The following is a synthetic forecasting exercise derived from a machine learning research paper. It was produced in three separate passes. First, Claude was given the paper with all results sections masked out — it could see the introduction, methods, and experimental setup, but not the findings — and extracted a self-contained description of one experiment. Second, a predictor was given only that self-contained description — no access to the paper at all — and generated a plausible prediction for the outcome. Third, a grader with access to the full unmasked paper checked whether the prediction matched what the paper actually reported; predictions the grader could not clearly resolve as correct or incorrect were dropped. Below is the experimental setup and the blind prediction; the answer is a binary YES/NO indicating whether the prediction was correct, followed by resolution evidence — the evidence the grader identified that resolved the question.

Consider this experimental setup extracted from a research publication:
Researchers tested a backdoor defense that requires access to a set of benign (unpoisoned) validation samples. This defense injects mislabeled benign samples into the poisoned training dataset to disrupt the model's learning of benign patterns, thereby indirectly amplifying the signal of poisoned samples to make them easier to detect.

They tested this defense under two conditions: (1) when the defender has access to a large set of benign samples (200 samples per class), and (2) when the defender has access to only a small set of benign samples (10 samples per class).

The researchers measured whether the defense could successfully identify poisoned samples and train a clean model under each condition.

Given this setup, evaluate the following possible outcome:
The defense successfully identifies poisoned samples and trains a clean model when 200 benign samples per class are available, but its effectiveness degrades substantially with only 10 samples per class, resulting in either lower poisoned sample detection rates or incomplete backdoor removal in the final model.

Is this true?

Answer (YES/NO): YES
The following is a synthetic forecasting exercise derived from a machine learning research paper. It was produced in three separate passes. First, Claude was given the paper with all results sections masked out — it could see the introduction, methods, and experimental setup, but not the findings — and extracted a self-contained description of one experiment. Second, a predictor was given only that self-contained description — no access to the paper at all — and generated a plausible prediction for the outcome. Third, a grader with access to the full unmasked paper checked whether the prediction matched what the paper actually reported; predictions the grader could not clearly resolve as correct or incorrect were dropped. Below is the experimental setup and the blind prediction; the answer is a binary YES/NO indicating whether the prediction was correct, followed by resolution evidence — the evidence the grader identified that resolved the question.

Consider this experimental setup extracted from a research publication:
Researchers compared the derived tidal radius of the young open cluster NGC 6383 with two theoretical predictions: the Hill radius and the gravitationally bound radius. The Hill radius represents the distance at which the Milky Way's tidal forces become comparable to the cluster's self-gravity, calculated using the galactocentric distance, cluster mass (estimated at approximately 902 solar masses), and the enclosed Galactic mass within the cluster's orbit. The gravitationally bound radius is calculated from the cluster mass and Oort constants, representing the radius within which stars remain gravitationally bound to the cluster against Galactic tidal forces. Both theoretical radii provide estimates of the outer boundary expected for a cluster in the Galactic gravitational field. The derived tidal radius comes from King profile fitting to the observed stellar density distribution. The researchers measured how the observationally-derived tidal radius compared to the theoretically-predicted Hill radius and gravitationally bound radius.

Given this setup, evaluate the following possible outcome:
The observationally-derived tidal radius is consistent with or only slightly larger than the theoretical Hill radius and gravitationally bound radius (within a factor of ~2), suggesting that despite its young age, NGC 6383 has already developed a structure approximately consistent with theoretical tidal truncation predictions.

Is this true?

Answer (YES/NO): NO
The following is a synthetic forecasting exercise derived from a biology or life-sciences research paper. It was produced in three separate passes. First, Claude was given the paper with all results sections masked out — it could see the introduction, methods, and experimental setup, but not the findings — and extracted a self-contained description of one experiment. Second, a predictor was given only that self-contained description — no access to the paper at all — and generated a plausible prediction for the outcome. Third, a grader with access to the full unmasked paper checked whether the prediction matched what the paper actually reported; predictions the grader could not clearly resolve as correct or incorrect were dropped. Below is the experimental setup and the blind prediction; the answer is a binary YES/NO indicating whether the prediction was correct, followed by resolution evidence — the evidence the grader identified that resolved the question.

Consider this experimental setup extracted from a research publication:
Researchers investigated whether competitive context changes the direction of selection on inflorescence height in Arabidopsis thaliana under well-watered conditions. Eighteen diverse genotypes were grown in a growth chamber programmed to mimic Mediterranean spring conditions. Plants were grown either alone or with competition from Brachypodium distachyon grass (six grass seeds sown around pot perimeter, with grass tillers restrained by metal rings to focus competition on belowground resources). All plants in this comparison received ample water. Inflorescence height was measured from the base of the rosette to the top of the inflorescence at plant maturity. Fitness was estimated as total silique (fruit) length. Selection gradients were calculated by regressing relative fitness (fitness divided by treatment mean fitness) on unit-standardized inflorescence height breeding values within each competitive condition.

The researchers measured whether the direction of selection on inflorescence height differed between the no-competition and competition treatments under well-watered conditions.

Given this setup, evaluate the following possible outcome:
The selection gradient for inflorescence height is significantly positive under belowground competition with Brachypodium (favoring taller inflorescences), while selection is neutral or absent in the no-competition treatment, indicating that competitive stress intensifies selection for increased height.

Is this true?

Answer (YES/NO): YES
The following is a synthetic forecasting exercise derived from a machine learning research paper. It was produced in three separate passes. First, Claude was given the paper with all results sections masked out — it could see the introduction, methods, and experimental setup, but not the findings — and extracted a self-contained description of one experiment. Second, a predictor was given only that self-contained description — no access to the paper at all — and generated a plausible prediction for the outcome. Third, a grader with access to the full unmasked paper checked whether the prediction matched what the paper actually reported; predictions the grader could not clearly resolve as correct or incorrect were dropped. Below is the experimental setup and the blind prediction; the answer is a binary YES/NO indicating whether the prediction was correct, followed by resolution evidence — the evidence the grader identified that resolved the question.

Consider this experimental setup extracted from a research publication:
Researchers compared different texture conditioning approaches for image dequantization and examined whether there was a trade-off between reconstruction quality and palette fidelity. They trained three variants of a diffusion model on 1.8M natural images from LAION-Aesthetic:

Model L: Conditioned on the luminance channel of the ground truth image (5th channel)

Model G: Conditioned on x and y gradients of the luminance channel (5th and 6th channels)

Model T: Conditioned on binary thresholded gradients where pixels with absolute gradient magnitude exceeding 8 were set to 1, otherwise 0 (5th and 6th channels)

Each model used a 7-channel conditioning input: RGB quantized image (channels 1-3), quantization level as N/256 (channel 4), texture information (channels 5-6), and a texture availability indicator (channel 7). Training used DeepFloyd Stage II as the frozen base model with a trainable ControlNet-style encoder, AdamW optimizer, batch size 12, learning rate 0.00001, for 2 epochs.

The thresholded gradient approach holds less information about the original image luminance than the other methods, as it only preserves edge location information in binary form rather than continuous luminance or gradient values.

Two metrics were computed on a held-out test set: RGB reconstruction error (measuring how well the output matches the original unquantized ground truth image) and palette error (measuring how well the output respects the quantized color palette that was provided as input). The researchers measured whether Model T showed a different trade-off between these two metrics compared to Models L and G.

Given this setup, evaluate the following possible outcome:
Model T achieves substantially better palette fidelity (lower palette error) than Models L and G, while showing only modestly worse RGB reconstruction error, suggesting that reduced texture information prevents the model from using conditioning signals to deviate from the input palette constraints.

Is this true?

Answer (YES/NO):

+++++

■ Directions ■
So that nothing is lost, please reproduce each entry exactly as written.

■ Output of the task ■
The following is a synthetic forecasting exercise derived from a machine learning research paper. It was produced in three separate passes. First, Claude was given the paper with all results sections masked out — it could see the introduction, methods, and experimental setup, but not the findings — and extracted a self-contained description of one experiment. Second, a predictor was given only that self-contained description — no access to the paper at all — and generated a plausible prediction for the outcome. Third, a grader with access to the full unmasked paper checked whether the prediction matched what the paper actually reported; predictions the grader could not clearly resolve as correct or incorrect were dropped. Below is the experimental setup and the blind prediction; the answer is a binary YES/NO indicating whether the prediction was correct, followed by resolution evidence — the evidence the grader identified that resolved the question.

Consider this experimental setup extracted from a research publication:
Researchers tested a backdoor defense that requires access to a set of benign (unpoisoned) validation samples. This defense injects mislabeled benign samples into the poisoned training dataset to disrupt the model's learning of benign patterns, thereby indirectly amplifying the signal of poisoned samples to make them easier to detect.

They tested this defense under two conditions: (1) when the defender has access to a large set of benign samples (200 samples per class), and (2) when the defender has access to only a small set of benign samples (10 samples per class).

The researchers measured whether the defense could successfully identify poisoned samples and train a clean model under each condition.

Given this setup, evaluate the following possible outcome:
The defense successfully identifies poisoned samples and trains a clean model when 200 benign samples per class are available, but its effectiveness degrades substantially with only 10 samples per class, resulting in either lower poisoned sample detection rates or incomplete backdoor removal in the final model.

Is this true?

Answer (YES/NO): YES
The following is a synthetic forecasting exercise derived from a machine learning research paper. It was produced in three separate passes. First, Claude was given the paper with all results sections masked out — it could see the introduction, methods, and experimental setup, but not the findings — and extracted a self-contained description of one experiment. Second, a predictor was given only that self-contained description — no access to the paper at all — and generated a plausible prediction for the outcome. Third, a grader with access to the full unmasked paper checked whether the prediction matched what the paper actually reported; predictions the grader could not clearly resolve as correct or incorrect were dropped. Below is the experimental setup and the blind prediction; the answer is a binary YES/NO indicating whether the prediction was correct, followed by resolution evidence — the evidence the grader identified that resolved the question.

Consider this experimental setup extracted from a research publication:
Researchers compared the derived tidal radius of the young open cluster NGC 6383 with two theoretical predictions: the Hill radius and the gravitationally bound radius. The Hill radius represents the distance at which the Milky Way's tidal forces become comparable to the cluster's self-gravity, calculated using the galactocentric distance, cluster mass (estimated at approximately 902 solar masses), and the enclosed Galactic mass within the cluster's orbit. The gravitationally bound radius is calculated from the cluster mass and Oort constants, representing the radius within which stars remain gravitationally bound to the cluster against Galactic tidal forces. Both theoretical radii provide estimates of the outer boundary expected for a cluster in the Galactic gravitational field. The derived tidal radius comes from King profile fitting to the observed stellar density distribution. The researchers measured how the observationally-derived tidal radius compared to the theoretically-predicted Hill radius and gravitationally bound radius.

Given this setup, evaluate the following possible outcome:
The observationally-derived tidal radius is consistent with or only slightly larger than the theoretical Hill radius and gravitationally bound radius (within a factor of ~2), suggesting that despite its young age, NGC 6383 has already developed a structure approximately consistent with theoretical tidal truncation predictions.

Is this true?

Answer (YES/NO): NO
The following is a synthetic forecasting exercise derived from a biology or life-sciences research paper. It was produced in three separate passes. First, Claude was given the paper with all results sections masked out — it could see the introduction, methods, and experimental setup, but not the findings — and extracted a self-contained description of one experiment. Second, a predictor was given only that self-contained description — no access to the paper at all — and generated a plausible prediction for the outcome. Third, a grader with access to the full unmasked paper checked whether the prediction matched what the paper actually reported; predictions the grader could not clearly resolve as correct or incorrect were dropped. Below is the experimental setup and the blind prediction; the answer is a binary YES/NO indicating whether the prediction was correct, followed by resolution evidence — the evidence the grader identified that resolved the question.

Consider this experimental setup extracted from a research publication:
Researchers investigated whether competitive context changes the direction of selection on inflorescence height in Arabidopsis thaliana under well-watered conditions. Eighteen diverse genotypes were grown in a growth chamber programmed to mimic Mediterranean spring conditions. Plants were grown either alone or with competition from Brachypodium distachyon grass (six grass seeds sown around pot perimeter, with grass tillers restrained by metal rings to focus competition on belowground resources). All plants in this comparison received ample water. Inflorescence height was measured from the base of the rosette to the top of the inflorescence at plant maturity. Fitness was estimated as total silique (fruit) length. Selection gradients were calculated by regressing relative fitness (fitness divided by treatment mean fitness) on unit-standardized inflorescence height breeding values within each competitive condition.

The researchers measured whether the direction of selection on inflorescence height differed between the no-competition and competition treatments under well-watered conditions.

Given this setup, evaluate the following possible outcome:
The selection gradient for inflorescence height is significantly positive under belowground competition with Brachypodium (favoring taller inflorescences), while selection is neutral or absent in the no-competition treatment, indicating that competitive stress intensifies selection for increased height.

Is this true?

Answer (YES/NO): YES
The following is a synthetic forecasting exercise derived from a machine learning research paper. It was produced in three separate passes. First, Claude was given the paper with all results sections masked out — it could see the introduction, methods, and experimental setup, but not the findings — and extracted a self-contained description of one experiment. Second, a predictor was given only that self-contained description — no access to the paper at all — and generated a plausible prediction for the outcome. Third, a grader with access to the full unmasked paper checked whether the prediction matched what the paper actually reported; predictions the grader could not clearly resolve as correct or incorrect were dropped. Below is the experimental setup and the blind prediction; the answer is a binary YES/NO indicating whether the prediction was correct, followed by resolution evidence — the evidence the grader identified that resolved the question.

Consider this experimental setup extracted from a research publication:
Researchers compared different texture conditioning approaches for image dequantization and examined whether there was a trade-off between reconstruction quality and palette fidelity. They trained three variants of a diffusion model on 1.8M natural images from LAION-Aesthetic:

Model L: Conditioned on the luminance channel of the ground truth image (5th channel)

Model G: Conditioned on x and y gradients of the luminance channel (5th and 6th channels)

Model T: Conditioned on binary thresholded gradients where pixels with absolute gradient magnitude exceeding 8 were set to 1, otherwise 0 (5th and 6th channels)

Each model used a 7-channel conditioning input: RGB quantized image (channels 1-3), quantization level as N/256 (channel 4), texture information (channels 5-6), and a texture availability indicator (channel 7). Training used DeepFloyd Stage II as the frozen base model with a trainable ControlNet-style encoder, AdamW optimizer, batch size 12, learning rate 0.00001, for 2 epochs.

The thresholded gradient approach holds less information about the original image luminance than the other methods, as it only preserves edge location information in binary form rather than continuous luminance or gradient values.

Two metrics were computed on a held-out test set: RGB reconstruction error (measuring how well the output matches the original unquantized ground truth image) and palette error (measuring how well the output respects the quantized color palette that was provided as input). The researchers measured whether Model T showed a different trade-off between these two metrics compared to Models L and G.

Given this setup, evaluate the following possible outcome:
Model T achieves substantially better palette fidelity (lower palette error) than Models L and G, while showing only modestly worse RGB reconstruction error, suggesting that reduced texture information prevents the model from using conditioning signals to deviate from the input palette constraints.

Is this true?

Answer (YES/NO):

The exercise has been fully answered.